Insider ownership is positive when it signals leadership are thinking like the true owners of the company. However, high insider ownership can also give immense power to a small group within the company. This can be negative in some circumstances.

Our most recent data indicates that insiders own less than 1% of Foot Locker, Inc.. It is a pretty big company, so it would be possible for board members to own a meaningful interest in the company, without owning much of a proportional interest. In this case, they own around US$26m worth of shares (at current prices). Arguably, recent buying and selling is just as important to consider. You can click here to see if insiders have been buying or selling.

General Public Ownership

With a 11% ownership, the general public have some degree of sway over Foot Locker. While this group can't necessarily call the shots, it can certainly have a real influence on how the company is run.

Next Steps:

While it is well worth considering the different groups that own a company, there are other factors that are even more important. Consider risks, for instance.
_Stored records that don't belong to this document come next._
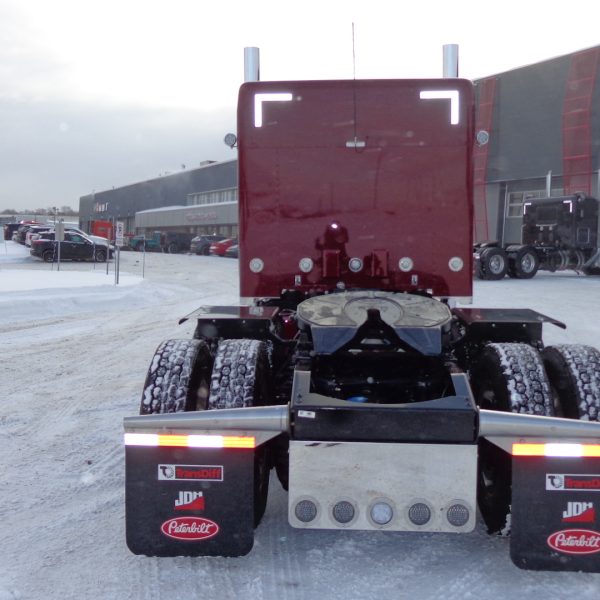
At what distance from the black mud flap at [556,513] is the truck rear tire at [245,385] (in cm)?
123

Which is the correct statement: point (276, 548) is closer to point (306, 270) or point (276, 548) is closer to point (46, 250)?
point (306, 270)

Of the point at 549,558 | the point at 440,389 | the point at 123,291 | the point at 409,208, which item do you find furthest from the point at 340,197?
the point at 123,291

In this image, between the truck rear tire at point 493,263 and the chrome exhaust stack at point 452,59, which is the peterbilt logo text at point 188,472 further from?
the truck rear tire at point 493,263

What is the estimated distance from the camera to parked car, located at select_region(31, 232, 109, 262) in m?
31.5

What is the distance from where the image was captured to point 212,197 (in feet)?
238

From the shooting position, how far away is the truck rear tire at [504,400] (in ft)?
11.0

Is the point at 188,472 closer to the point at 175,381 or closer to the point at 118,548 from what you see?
the point at 175,381

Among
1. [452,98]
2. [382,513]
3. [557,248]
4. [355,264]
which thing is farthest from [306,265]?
[557,248]

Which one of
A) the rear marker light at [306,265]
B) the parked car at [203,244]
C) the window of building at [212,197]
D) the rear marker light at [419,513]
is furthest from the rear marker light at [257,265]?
the window of building at [212,197]

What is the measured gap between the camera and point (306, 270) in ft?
16.6

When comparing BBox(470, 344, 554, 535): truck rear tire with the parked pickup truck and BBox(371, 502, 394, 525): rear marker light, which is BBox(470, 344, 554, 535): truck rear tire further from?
the parked pickup truck

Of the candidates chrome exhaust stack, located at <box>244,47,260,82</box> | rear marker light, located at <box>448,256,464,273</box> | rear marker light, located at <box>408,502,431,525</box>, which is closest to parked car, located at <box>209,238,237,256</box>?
chrome exhaust stack, located at <box>244,47,260,82</box>

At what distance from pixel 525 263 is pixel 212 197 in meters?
53.0

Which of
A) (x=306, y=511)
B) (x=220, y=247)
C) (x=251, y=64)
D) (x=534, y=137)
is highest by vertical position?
(x=534, y=137)
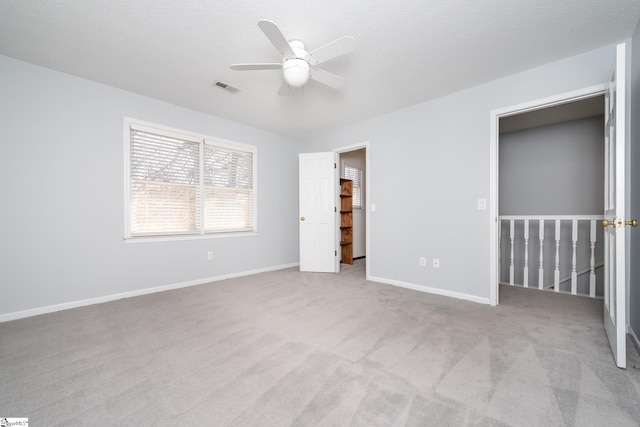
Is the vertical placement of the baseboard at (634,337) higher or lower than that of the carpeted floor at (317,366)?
higher

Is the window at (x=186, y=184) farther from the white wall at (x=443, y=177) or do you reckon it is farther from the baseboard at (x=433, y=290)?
the baseboard at (x=433, y=290)

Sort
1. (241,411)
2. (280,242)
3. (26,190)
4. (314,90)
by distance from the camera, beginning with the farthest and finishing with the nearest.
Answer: (280,242) → (314,90) → (26,190) → (241,411)

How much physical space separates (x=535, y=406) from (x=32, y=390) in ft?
9.10

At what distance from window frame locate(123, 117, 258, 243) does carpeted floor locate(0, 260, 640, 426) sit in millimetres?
911

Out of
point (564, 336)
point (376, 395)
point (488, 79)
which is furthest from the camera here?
point (488, 79)

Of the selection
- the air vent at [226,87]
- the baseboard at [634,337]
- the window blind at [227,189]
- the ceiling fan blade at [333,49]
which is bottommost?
the baseboard at [634,337]

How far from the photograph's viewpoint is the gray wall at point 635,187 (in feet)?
6.56

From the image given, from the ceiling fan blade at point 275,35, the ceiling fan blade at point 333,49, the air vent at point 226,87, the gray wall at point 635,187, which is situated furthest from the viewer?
the air vent at point 226,87

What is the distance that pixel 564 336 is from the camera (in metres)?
2.13

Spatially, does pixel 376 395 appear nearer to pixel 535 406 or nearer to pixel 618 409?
pixel 535 406

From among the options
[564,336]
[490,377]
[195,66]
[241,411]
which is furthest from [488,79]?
[241,411]

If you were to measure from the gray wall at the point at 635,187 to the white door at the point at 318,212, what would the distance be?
10.9 feet

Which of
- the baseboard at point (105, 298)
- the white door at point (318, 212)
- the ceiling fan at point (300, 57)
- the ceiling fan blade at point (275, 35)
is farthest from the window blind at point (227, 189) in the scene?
the ceiling fan blade at point (275, 35)

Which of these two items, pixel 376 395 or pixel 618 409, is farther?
pixel 376 395
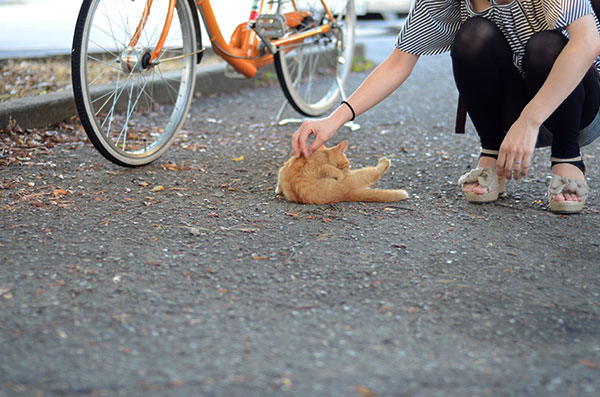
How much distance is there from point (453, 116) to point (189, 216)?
2.33m

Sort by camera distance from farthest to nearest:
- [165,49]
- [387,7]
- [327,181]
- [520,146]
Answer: [387,7] → [165,49] → [327,181] → [520,146]

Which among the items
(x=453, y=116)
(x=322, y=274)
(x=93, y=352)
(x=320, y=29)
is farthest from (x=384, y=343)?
(x=453, y=116)

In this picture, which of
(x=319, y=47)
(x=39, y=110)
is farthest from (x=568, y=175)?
(x=39, y=110)

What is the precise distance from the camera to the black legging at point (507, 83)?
2.03m

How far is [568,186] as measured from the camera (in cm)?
213

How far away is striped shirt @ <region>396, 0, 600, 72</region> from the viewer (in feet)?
6.60

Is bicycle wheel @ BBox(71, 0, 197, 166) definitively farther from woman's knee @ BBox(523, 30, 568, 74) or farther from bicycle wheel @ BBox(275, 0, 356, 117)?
woman's knee @ BBox(523, 30, 568, 74)

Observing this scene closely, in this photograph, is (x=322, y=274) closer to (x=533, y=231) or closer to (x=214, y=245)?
(x=214, y=245)

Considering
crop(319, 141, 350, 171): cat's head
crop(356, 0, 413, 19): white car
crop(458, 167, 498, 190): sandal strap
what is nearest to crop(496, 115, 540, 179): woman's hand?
crop(458, 167, 498, 190): sandal strap

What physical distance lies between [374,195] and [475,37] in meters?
0.64

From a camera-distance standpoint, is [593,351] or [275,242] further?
[275,242]

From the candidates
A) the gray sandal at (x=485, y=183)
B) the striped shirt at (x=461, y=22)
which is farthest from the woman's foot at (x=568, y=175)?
the striped shirt at (x=461, y=22)

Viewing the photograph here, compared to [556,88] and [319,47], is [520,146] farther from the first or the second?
[319,47]

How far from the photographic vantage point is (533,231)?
199cm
Every company has them, and we've spotted 1 warning sign for Foot Locker you should know about.

But ultimately it is the future, not the past, that will determine how well the owners of this business will do. Therefore we think it advisable to take a look at this free report showing whether analysts are predicting a brighter future.
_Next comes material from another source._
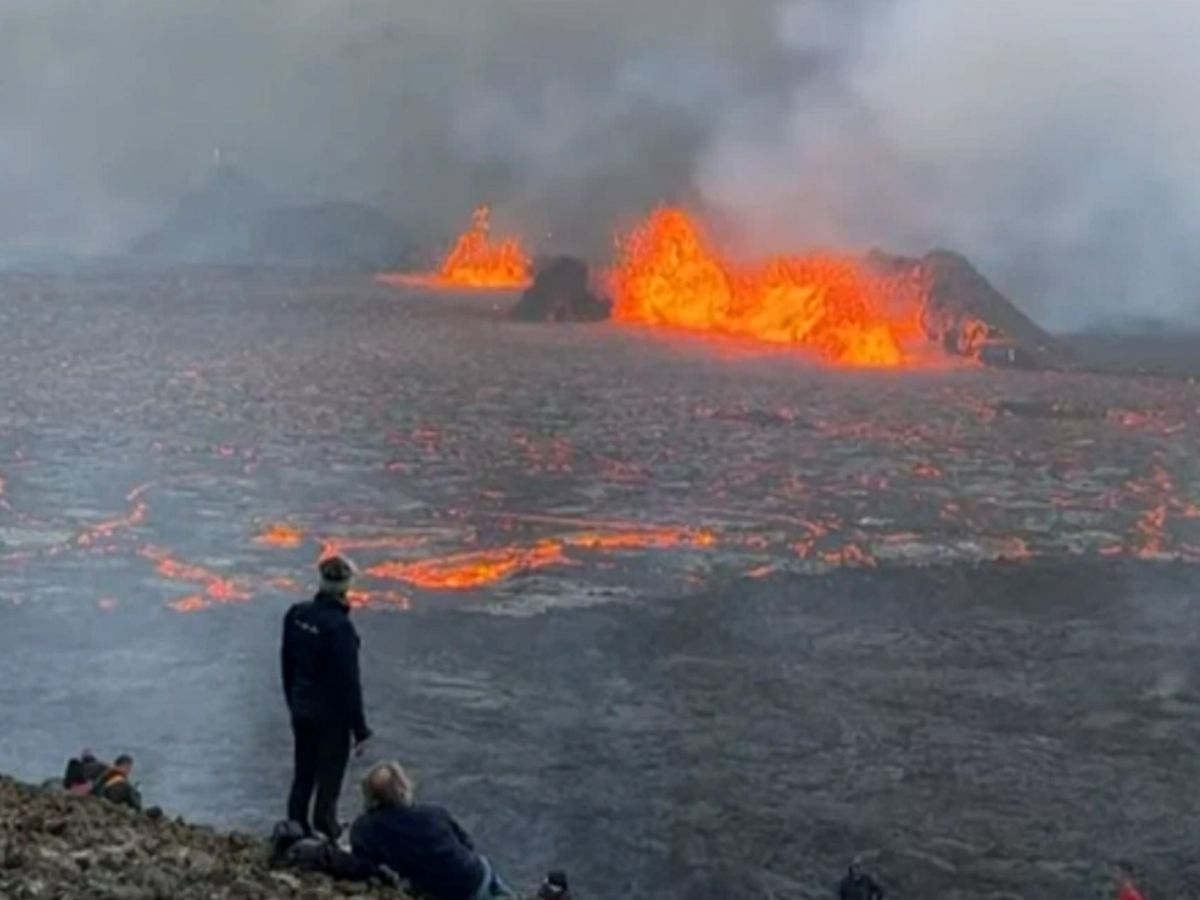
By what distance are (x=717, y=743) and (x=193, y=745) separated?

NB: Figures in this article are calculated using data from the last twelve months, which refer to the 12-month period ending on the last date of the month the financial statement is dated. This may not be consistent with full year annual report figures.

This article by Simply Wall St is general in nature. It does not constitute a recommendation to buy or sell any stock, and does not take account of your objectives, or your financial situation. We aim to bring you long-term focused analysis driven by fundamental data. Note that our analysis may not factor in the latest price-sensitive company announcements or qualitative material. Simply Wall St has no position in any stocks mentioned.